### Exercise inputs

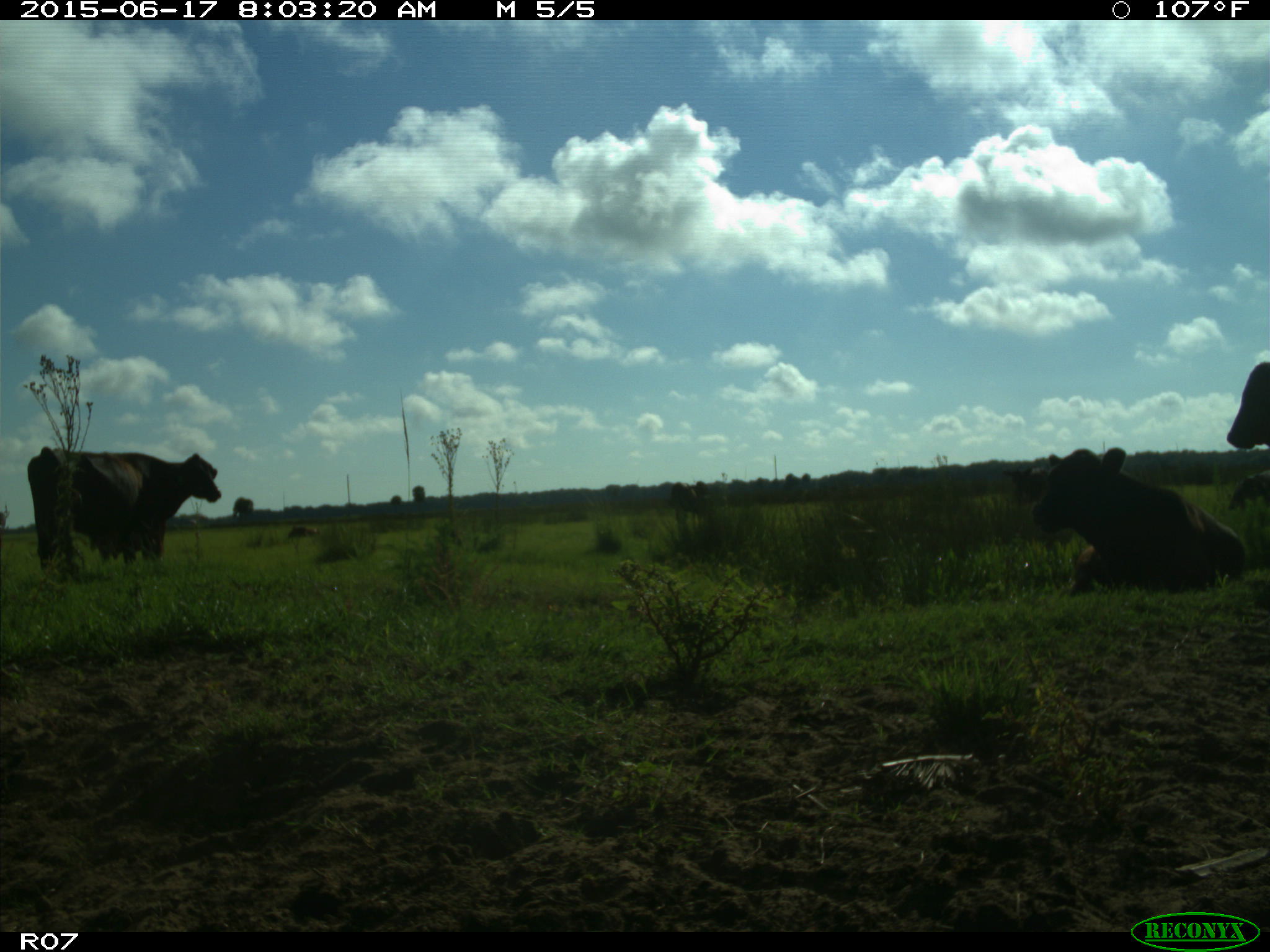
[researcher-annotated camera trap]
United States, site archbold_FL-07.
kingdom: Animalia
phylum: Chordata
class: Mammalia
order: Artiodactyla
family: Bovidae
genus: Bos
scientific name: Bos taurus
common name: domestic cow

### About this task
The data above should be repeated exactly, minus any pictures.

### Solved problem
[researcher-annotated camera trap]
United States, site archbold_FL-07.
kingdom: Animalia
phylum: Chordata
class: Mammalia
order: Artiodactyla
family: Bovidae
genus: Bos
scientific name: Bos taurus
common name: domestic cow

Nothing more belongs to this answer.